# [What needs to be done]
Print the rows from the line with "How far is point" up to and including the line with "What is the estimated", reproduced with no changes.

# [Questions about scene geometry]
§
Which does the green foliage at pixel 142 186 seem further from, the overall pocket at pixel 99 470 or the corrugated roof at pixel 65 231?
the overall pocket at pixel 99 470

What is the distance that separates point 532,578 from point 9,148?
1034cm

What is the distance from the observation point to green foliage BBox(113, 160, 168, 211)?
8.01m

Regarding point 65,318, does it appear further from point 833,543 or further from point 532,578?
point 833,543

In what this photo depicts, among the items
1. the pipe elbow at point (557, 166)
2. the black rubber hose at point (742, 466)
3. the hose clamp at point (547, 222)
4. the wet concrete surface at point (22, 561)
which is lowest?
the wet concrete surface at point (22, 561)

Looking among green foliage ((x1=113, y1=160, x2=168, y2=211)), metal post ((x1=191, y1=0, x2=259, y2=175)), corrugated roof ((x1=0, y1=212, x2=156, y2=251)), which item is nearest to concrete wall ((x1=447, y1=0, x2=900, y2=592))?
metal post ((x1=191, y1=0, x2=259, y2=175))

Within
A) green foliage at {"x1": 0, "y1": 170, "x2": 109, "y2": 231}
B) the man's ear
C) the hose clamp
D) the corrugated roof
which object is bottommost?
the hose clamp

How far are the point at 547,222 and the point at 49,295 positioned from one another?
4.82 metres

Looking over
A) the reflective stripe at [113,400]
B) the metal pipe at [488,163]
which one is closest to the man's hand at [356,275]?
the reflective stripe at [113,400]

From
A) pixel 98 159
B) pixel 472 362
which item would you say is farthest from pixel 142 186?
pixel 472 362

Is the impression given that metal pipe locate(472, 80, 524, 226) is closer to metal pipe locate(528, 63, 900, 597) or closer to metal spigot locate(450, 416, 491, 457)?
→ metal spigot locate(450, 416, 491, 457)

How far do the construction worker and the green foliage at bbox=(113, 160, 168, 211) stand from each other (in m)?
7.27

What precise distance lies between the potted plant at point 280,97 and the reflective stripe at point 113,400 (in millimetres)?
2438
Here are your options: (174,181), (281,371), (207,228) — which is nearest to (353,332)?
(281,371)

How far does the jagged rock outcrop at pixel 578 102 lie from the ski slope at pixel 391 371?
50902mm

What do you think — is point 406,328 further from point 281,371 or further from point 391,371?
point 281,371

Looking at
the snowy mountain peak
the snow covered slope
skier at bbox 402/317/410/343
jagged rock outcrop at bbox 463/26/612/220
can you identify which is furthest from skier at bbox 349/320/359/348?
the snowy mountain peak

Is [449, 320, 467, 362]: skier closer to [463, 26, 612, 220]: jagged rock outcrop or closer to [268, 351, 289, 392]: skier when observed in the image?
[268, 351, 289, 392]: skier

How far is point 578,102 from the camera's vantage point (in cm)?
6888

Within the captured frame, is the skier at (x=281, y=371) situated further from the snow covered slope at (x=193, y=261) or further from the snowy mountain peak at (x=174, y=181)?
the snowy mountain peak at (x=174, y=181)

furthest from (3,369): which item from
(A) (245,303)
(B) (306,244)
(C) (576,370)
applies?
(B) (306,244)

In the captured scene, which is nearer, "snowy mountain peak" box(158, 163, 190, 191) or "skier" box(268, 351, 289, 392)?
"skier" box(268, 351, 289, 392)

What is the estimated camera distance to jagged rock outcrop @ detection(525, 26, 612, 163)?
§
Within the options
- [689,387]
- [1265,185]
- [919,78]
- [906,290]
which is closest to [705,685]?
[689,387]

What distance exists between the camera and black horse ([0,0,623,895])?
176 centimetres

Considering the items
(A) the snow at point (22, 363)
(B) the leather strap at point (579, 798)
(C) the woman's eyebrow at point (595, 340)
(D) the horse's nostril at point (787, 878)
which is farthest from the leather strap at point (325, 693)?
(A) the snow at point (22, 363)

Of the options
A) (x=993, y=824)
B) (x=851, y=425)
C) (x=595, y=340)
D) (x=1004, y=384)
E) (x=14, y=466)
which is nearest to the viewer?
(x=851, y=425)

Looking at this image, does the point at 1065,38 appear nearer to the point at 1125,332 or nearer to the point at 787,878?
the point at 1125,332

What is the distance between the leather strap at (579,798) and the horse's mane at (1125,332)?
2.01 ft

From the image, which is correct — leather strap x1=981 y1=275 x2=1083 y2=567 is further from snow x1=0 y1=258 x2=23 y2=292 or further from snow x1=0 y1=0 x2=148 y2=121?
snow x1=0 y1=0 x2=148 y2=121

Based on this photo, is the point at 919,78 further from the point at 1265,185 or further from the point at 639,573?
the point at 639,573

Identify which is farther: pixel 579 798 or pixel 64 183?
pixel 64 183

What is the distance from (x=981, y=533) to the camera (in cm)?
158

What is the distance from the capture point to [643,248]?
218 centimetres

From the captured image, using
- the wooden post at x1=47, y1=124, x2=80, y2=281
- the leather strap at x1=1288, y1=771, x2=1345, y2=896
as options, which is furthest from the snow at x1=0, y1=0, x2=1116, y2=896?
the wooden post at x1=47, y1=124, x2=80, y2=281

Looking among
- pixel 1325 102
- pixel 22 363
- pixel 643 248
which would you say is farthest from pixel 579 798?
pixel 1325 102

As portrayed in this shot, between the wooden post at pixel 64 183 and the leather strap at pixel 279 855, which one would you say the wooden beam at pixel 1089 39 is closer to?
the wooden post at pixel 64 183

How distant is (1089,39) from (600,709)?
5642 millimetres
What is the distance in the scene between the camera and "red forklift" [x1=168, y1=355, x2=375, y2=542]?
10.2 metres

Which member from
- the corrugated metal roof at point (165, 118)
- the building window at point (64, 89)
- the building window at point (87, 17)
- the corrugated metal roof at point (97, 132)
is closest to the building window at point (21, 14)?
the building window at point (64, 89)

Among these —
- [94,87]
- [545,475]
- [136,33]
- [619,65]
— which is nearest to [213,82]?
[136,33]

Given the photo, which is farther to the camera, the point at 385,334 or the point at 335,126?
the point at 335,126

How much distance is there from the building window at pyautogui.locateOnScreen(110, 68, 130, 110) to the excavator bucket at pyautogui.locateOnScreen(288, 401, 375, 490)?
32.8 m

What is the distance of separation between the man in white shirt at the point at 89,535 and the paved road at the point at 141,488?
§
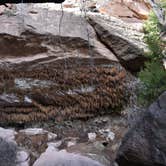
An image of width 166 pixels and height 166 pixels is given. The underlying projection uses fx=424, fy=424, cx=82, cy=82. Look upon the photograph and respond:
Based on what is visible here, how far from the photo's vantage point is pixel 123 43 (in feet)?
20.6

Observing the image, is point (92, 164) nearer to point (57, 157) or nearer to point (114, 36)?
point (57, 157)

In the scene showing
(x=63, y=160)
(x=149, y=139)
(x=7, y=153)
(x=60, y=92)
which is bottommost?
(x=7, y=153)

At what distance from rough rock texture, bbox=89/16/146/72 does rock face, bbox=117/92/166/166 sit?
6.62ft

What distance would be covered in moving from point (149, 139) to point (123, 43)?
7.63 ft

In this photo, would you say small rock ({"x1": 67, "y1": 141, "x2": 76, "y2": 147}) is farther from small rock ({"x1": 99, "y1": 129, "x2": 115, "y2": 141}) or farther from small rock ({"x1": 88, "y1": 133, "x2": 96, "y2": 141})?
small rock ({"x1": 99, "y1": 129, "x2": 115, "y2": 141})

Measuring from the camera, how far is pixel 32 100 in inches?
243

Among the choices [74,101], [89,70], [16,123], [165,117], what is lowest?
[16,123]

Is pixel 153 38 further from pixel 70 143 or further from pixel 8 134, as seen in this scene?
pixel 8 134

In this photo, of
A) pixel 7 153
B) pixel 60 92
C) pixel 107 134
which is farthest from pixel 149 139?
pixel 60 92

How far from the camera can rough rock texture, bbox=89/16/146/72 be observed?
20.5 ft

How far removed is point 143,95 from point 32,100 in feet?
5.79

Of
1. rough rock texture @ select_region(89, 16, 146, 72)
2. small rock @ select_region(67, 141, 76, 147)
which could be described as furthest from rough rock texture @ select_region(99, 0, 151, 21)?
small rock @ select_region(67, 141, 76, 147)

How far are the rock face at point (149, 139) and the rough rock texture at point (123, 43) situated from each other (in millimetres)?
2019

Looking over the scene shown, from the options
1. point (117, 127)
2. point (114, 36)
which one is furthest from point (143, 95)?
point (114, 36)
§
# [Answer to the exercise]
How far is point 578,102 from the camera's vantage point (in cm)?
6888

Within the captured frame, is the skier at (x=281, y=371) situated further from the snow covered slope at (x=193, y=261) or further from the snowy mountain peak at (x=174, y=181)?
the snowy mountain peak at (x=174, y=181)

furthest from (3,369): which item from
(A) (245,303)
(B) (306,244)
(C) (576,370)
applies?
(B) (306,244)

In the captured scene, which is nearer, "snowy mountain peak" box(158, 163, 190, 191) or "skier" box(268, 351, 289, 392)?
"skier" box(268, 351, 289, 392)

What is the estimated camera distance to jagged rock outcrop @ detection(525, 26, 612, 163)?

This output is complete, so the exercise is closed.